# how they save the silver with these machines



## goldnugget77 (May 29, 2009)

http://www.metafix.com/products/products.html
can someone give me a rough idea of how they save the silver with these machines
Thanks


----------



## Anonymous (May 29, 2009)

Steel Wool..


----------



## goldnugget77 (May 30, 2009)

Are you serious about that


----------



## goldsilverpro (May 30, 2009)

The larger units in the photo are electrolytical. They plate the silver out. 

The cylinders are essentially steel wool canisters. They cement out the silver.


----------



## goldnugget77 (May 30, 2009)

Thanks very much for your reply


----------



## goldnugget77 (Jun 2, 2009)

Hi Folks
Lets say I would like to give a service to Photofinishing Industry.

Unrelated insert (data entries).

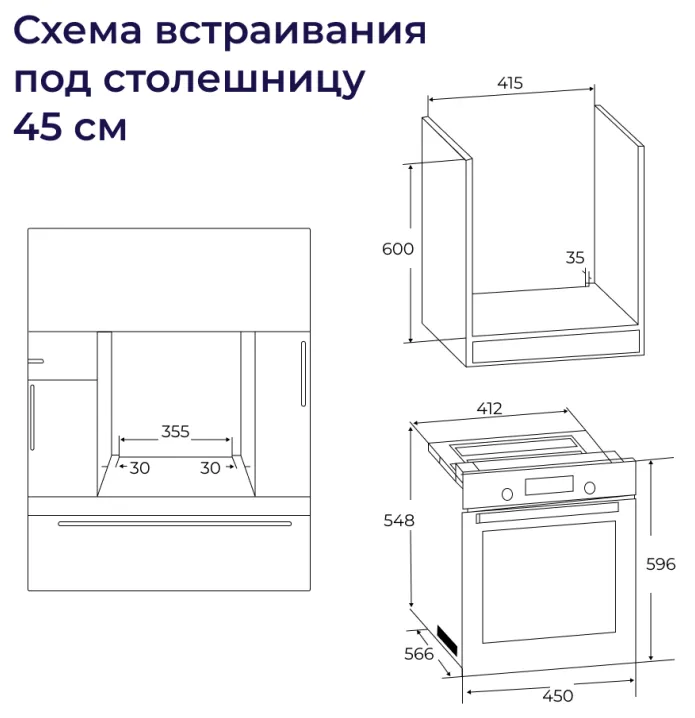 Схема встраивания под столешницу 45 см

415

600

35

355

30

30

412

548

596

566

450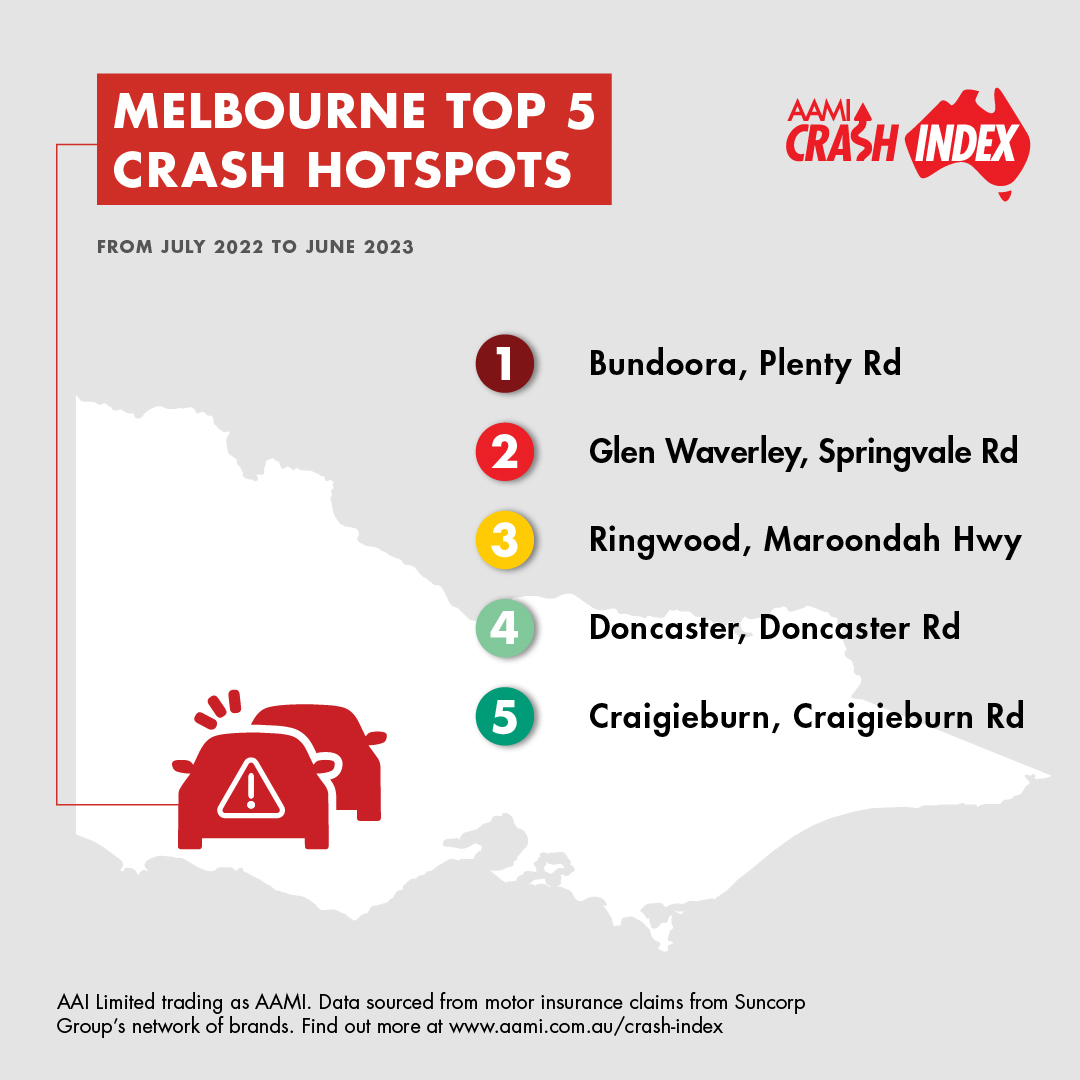 MELBOURNE TOP 5 CRASH HOTSPOTS

AAMI CRASH INDEX

FROM JULY 2022 TO JUNE 2023

1 Bundoora, Plenty Rd

2 Glen Waverley, Springvale Rd

3 Ringwood, Maroondah Hwy

4 Doncaster, Doncaster Rd

5 Craigieburn, Craigieburn Rd

AAI Limited trading as AAMI. Data sourced from motor insurance claims from Suncorp Group's network of brands. Find out more at www.aami.com.au/crash-index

These are some methods for recovery

Metallic Replacement with Chemical Recovery Cartridges (CRCs) - CRCs are canisters containing iron filings. When the 
soluble silver found in fixer, bleach-fixer, C-41 bleach, and washless stabilizer come into contact with the filings, 
the iron dissolves and the silver settles out of the solution. To improve silver recovery, two CRCs should be placed 
in series and in conjunction with other silver recovery practices. It is important to fill the CRCs with water before 
using to extend the life of the cartridges. In addition, maintain a flow of 1-3 gallons/hour and adjust the pH of 
incoming water between 5.5 and 6.5 for efficient silver recovery.

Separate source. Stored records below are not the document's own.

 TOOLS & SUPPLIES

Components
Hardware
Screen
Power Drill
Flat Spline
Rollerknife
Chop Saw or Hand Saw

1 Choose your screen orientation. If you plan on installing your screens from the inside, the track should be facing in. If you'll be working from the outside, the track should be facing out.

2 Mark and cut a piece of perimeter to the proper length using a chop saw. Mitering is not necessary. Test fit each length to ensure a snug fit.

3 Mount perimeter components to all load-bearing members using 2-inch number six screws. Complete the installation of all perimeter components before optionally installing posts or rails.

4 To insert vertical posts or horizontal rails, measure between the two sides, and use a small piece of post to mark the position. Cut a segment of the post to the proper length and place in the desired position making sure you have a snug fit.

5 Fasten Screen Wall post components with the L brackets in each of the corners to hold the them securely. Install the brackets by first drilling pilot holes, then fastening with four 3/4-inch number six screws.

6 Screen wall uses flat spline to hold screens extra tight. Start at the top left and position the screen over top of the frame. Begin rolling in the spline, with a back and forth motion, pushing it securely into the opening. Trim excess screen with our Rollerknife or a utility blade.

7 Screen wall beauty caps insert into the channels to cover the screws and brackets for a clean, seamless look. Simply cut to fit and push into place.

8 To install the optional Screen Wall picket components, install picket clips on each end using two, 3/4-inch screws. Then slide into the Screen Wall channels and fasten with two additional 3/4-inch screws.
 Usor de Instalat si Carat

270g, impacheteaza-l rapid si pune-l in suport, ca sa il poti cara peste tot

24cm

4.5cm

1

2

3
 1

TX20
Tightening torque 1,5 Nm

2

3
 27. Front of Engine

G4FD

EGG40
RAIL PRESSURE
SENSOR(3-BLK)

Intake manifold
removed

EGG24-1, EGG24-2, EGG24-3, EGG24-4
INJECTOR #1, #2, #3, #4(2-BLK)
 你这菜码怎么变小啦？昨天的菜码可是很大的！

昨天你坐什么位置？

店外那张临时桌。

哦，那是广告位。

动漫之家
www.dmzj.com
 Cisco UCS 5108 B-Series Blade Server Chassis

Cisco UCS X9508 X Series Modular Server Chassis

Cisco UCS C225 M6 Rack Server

Installing clear tubing between canisters allows operators to see if the system is removing the silver from the solution. 
Also, a "sample valve" can be installed between canisters. Samples collected can be tested with silver test paper on a 
regular basis. If high silver levels are detected in the first canister, remove the first canister, rotate the second 
canister into its position, and replace a new canister in the second canister's location.

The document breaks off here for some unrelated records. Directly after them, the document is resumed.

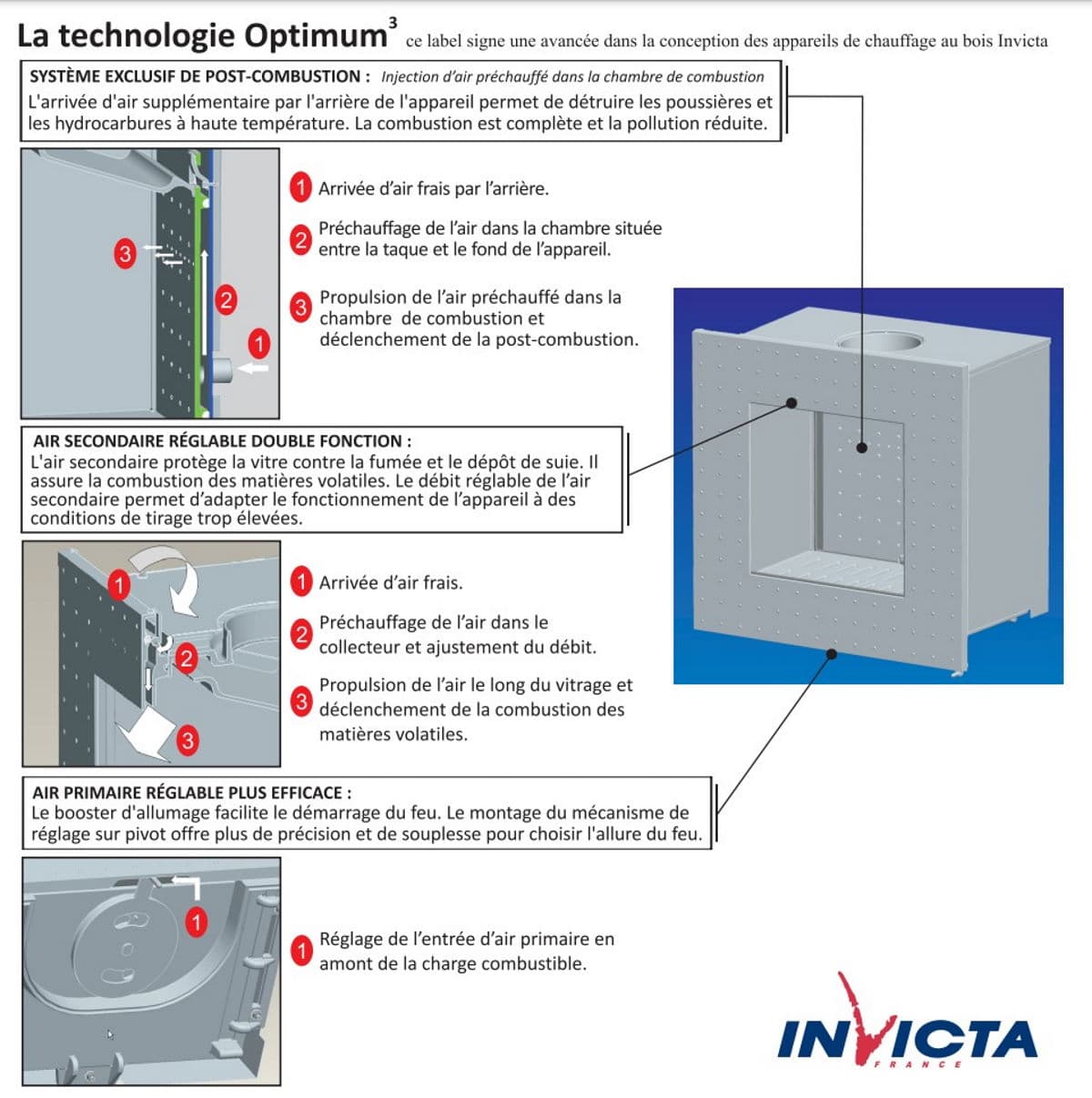 La technologie Optimum$^3$ ce label signe une avancée dans la conception des appareils de chauffage au bois Invicta

SYSTÈME EXCLUSIF DE POST-COMBUSTION : Injection d'air préchauffé dans la chambre de combustion
L'arrivée d'air supplémentaire par l'arrière de l'appareil permet de détruire les poussières et les hydrocarbures à haute température. La combustion est complète et la pollution réduite.

3
2
1

1 Arrivée d'air frais par l'arrière.

2 Préchauffage de l'air dans la chambre située entre la taque et le fond de l'appareil.

3 Propulsion de l'air préchauffé dans la chambre de combustion et déclenchement de la post-combustion.

AIR SECONDAIRE RÉGLABLE DOUBLE FONCTION :
L'air secondaire protège la vitre contre la fumée et le dépôt de suie. Il assure la combustion des matières volatiles. Le débit réglable de l'air secondaire permet d'adapter le fonctionnement de l'appareil à des conditions de tirage trop élevées.

1
2
3

1 Arrivée d'air frais.

2 Préchauffage de l'air dans le collecteur et ajustement du débit.

3 Propulsion de l'air le long du vitrage et déclenchement de la combustion des matières volatiles.

AIR PRIMAIRE RÉGLABLE PLUS EFFICACE :
Le booster d'allumage facilite le démarrage du feu. Le montage du mécanisme de réglage sur pivot offre plus de précision et de souplesse pour choisir l'allure du feu.

1

1 Réglage de l'entrée d'air primaire en amont de la charge combustible.

INVICTA
FRANCE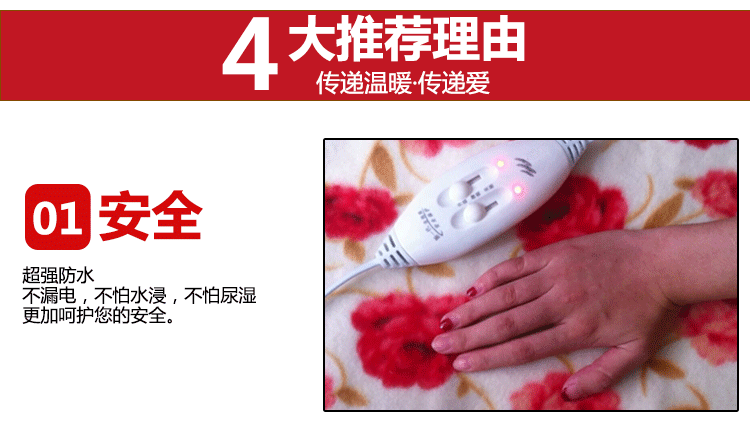 4 大推荐理由
传递温暖·传递爱

01 安全

超强防水
不漏电，不怕水浸，不怕尿湿
更加呵护您的安全。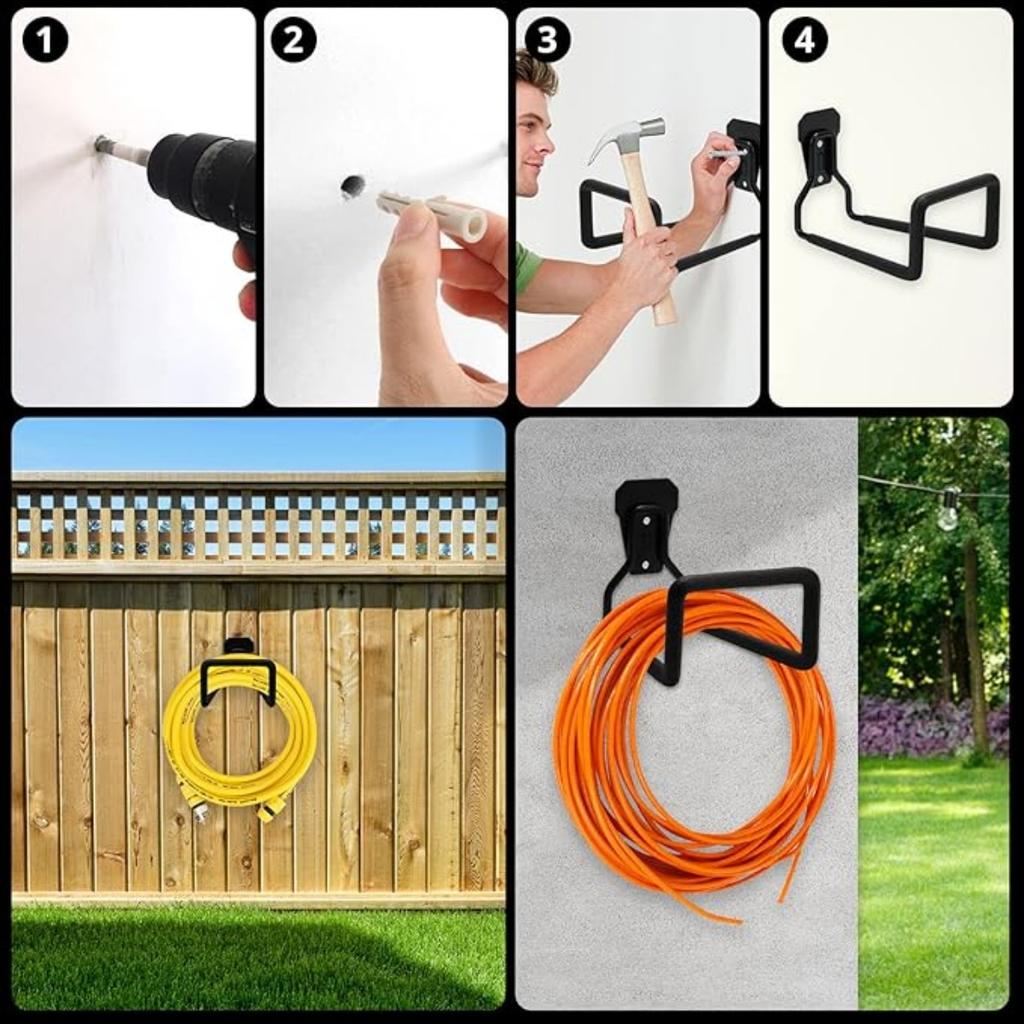 1

2

3

4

Keeping a maintenance log will allow the processor to develop a "changeover" schedule for the CRCs.


Chemical Precipitation - Chemicals can be added to the used solution to settle out the silver. The sludge remaining can 
be collected and refined off-site.

Electrolytic Recovery - Electrolytic recovery is a common silver recovery method. A current passes between two electrodes 
that are suspended in the used fix solution to attract the silver to collect on the cathode. For efficient silver 
recovery, keep the pH levels between 7.5 and 8.

Other methods exist for silver recovery, including ion exchange, reverse osmosis, evaporation, and low flow prewash, 
but are not widely used due to problems in applying these techniques to photofinishing solutions.

What are the steps I have to take to get started

Do I buy a bucket and fill it with steel wool
I know that some are you are going to say
COME ON GIVE ME A BREAK
or something like that
A persons gotta start somewhere


----------